PROVIDED MATERIAL START

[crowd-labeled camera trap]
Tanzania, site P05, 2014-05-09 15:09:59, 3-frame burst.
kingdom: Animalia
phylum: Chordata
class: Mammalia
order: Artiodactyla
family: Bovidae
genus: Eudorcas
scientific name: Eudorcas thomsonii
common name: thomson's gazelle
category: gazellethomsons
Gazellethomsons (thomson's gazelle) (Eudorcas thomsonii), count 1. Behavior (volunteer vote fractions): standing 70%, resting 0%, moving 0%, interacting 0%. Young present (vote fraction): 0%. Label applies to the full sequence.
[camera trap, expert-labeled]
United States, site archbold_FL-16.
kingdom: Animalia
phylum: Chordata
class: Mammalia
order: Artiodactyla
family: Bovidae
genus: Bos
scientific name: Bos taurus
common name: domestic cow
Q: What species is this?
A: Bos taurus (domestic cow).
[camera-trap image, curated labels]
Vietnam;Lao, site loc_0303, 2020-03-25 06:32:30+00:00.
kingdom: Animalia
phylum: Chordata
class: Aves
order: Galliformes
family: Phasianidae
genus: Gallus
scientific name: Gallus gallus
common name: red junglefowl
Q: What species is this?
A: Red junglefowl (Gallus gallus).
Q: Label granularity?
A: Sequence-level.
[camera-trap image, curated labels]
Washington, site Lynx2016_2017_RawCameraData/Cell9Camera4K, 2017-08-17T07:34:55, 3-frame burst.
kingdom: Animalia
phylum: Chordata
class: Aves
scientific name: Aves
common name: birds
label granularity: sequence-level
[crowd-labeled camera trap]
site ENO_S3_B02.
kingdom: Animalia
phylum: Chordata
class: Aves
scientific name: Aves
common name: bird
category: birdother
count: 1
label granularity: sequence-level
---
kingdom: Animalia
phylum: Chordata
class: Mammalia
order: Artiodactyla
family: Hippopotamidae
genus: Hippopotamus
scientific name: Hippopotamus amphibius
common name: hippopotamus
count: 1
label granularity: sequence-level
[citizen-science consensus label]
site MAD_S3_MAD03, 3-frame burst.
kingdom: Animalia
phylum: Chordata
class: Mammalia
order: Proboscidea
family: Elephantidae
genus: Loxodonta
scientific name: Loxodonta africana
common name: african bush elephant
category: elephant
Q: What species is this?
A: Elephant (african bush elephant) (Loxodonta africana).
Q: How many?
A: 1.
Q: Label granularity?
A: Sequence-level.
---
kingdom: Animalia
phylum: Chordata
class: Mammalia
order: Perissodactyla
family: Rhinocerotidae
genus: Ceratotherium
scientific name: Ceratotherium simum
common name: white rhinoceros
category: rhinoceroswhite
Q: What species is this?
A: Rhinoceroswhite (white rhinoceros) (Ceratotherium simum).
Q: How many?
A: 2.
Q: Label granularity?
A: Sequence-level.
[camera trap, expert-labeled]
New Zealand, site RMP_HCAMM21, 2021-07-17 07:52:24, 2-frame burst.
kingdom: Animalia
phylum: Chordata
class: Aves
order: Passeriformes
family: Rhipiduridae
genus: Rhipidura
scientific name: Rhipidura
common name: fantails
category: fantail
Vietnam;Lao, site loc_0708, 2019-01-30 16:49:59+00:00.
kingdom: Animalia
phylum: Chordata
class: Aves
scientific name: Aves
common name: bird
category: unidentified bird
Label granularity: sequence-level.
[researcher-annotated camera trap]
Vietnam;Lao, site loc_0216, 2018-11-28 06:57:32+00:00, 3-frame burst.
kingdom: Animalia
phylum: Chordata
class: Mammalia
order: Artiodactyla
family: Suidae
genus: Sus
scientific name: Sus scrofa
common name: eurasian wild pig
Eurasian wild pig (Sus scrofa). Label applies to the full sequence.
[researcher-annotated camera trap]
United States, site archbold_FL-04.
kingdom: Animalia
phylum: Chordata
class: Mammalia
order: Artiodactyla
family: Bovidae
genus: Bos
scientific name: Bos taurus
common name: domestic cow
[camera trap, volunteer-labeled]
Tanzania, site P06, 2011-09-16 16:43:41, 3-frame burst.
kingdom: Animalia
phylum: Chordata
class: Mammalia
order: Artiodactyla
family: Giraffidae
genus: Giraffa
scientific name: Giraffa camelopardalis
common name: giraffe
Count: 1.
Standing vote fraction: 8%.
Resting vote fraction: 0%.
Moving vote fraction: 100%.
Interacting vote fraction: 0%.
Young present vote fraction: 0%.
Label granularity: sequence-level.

PROVIDED MATERIAL END

Write the opening line of the data above and every line after it, exactly, stopping once you have written the line with "common name: thomson's gazelle".

[crowd-labeled camera trap]
Tanzania, site P05, 2014-05-09 15:09:59, 3-frame burst.
kingdom: Animalia
phylum: Chordata
class: Mammalia
order: Artiodactyla
family: Bovidae
genus: Eudorcas
scientific name: Eudorcas thomsonii
common name: thomson's gazelle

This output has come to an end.